La surveillance d’un traitement par la morphine nécessite le recueil régulier des scores de douleurs et de sédation (avant toute stimulation du patient), de la fréquence respiratoire et de l’existence d’effets secondaires (nausée, vomissement, démangeaisons, rétention urinaire, constipation). La constipation est constante après 48h de traitement. Elle est prévenue par la prescription de laxatifs (lansoyl, Duphalac, forlax). Les nausées et vomissements sont prévenus par l’administration de primpéran, de zophren ou de droleptan dans la PCA. La rétention d’urine peut être levée par l’injection de petits bolus de Naloxone (Narcan 0,5 à 1 mcg/kg toutes les 5 minutes jusqu’à miction).

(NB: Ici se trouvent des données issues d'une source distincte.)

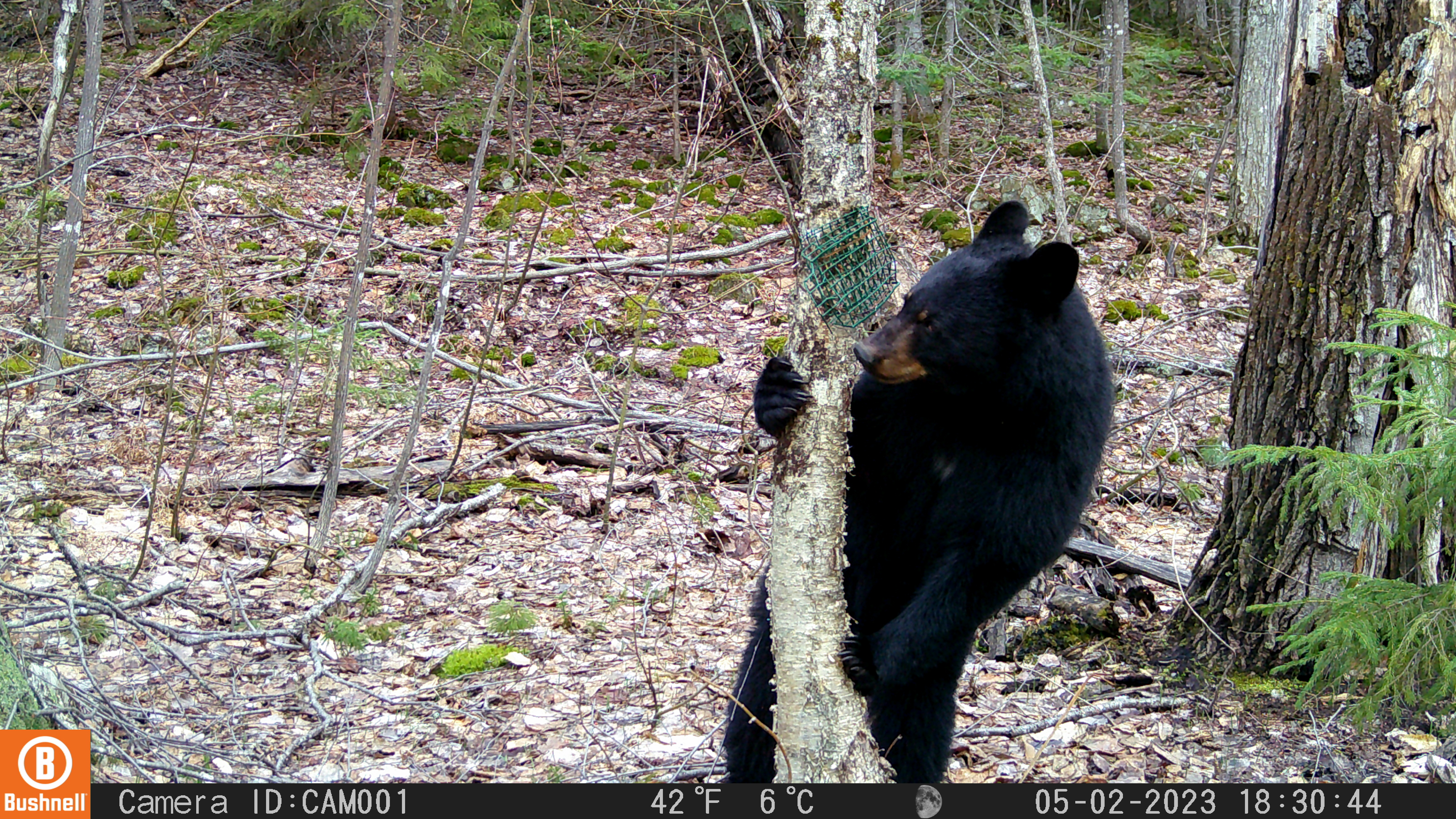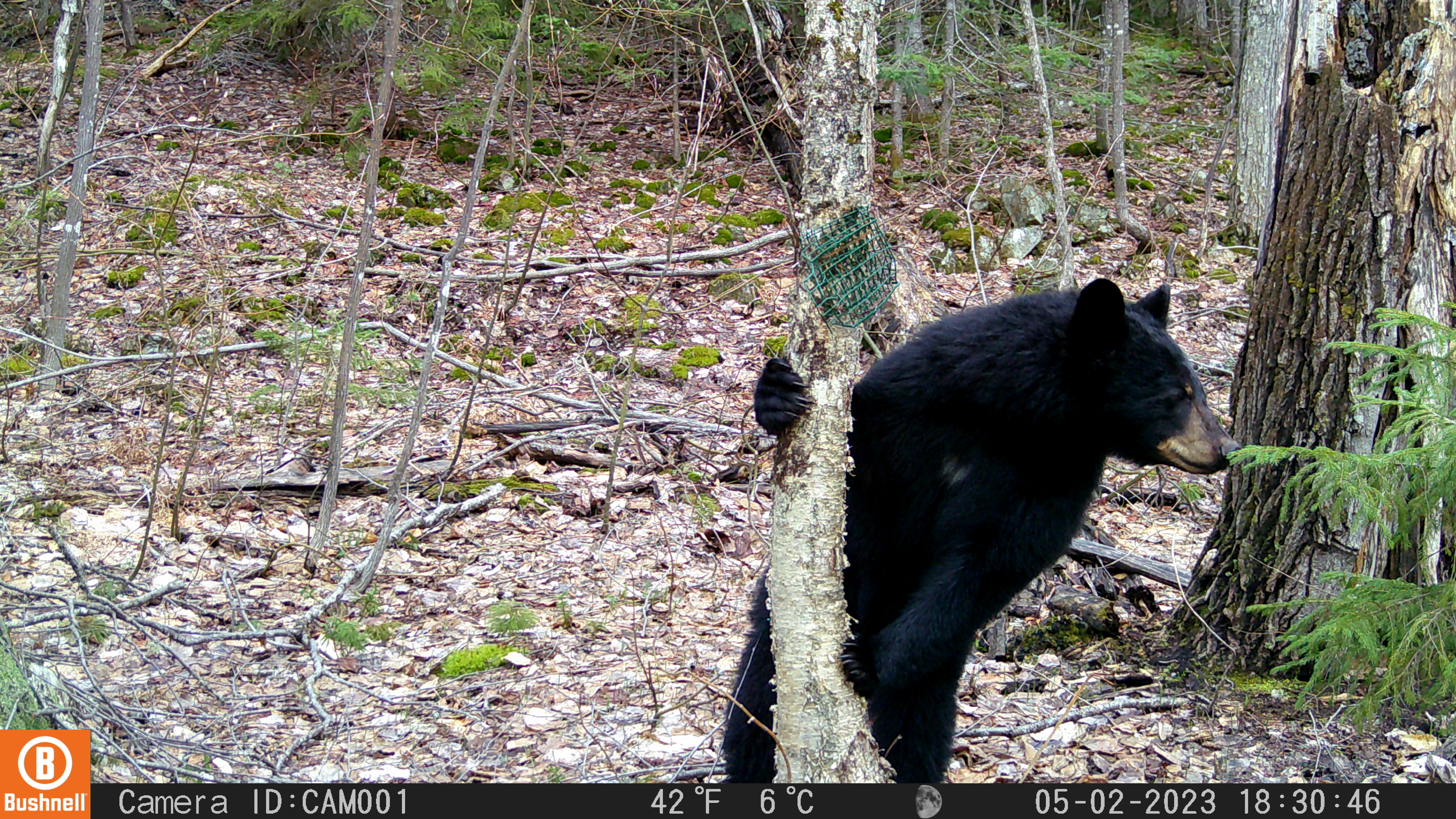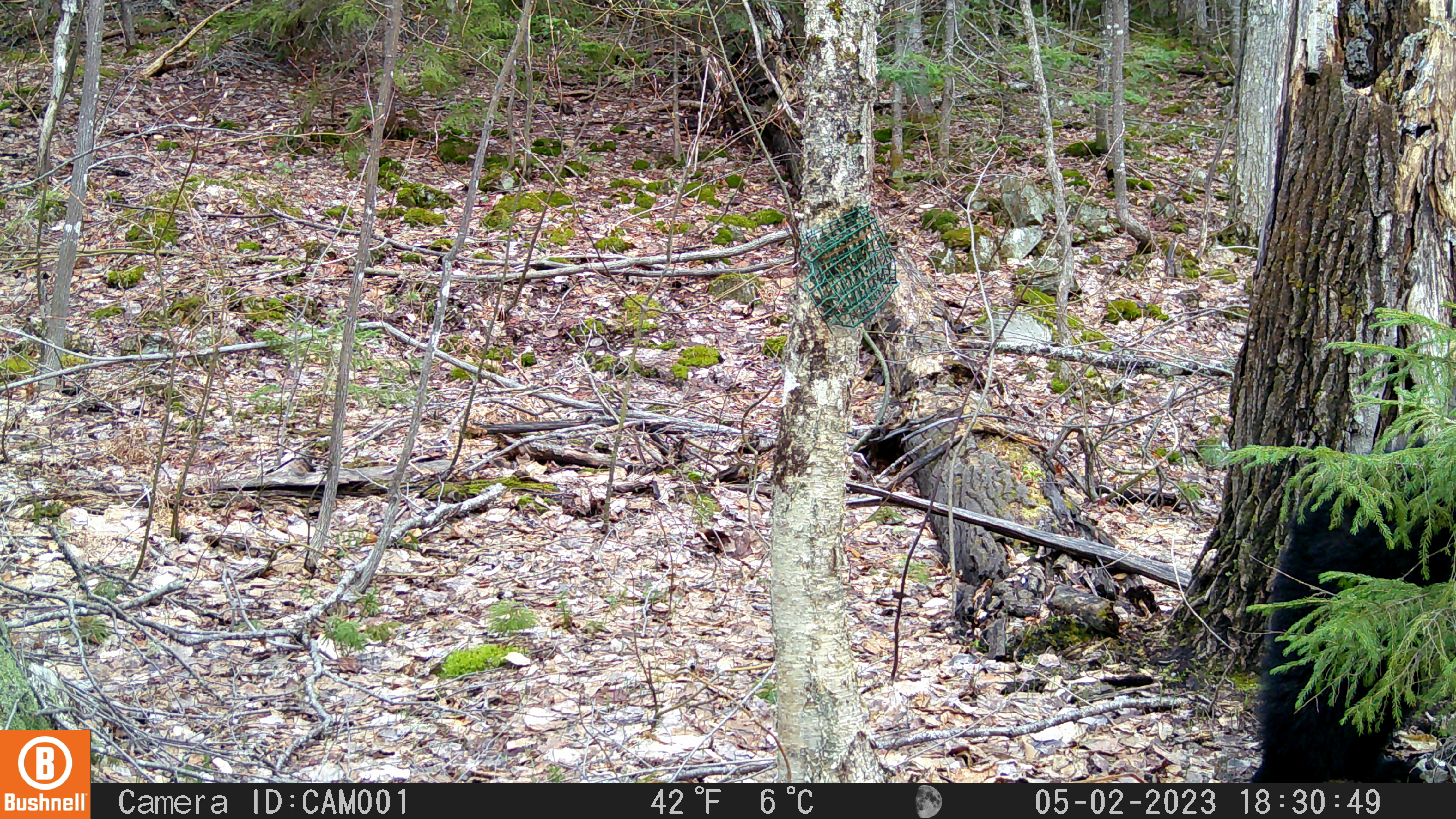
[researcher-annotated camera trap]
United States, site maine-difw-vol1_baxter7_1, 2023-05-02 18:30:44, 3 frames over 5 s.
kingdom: Animalia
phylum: Chordata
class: Mammalia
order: Carnivora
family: Ursidae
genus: Ursus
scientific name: Ursus americanus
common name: black bear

Dans les chirurgies lourdes, une sonde vésicale est souvent mise en place pendant l’intervention. Les démangeaisons sont également traitées par l’administration de faibles doses de naloxone.
La complication la plus grave est la survenue d’un arrêt respiratoire secondaire à un surdosage en morphine. L’arrêt respiratoire ne peut survenir qu’après une somnolence importante qui doit être systématiquement recherchée à l’aide d’une échelle de sédation. Une fréquence respiratoire en dessous des seuils d’alerte doit conduire à une surveillance rapprochée de l’enfant, à l’arrêt transitoire du traitement voire à l’administration d’un antidote (Narcan).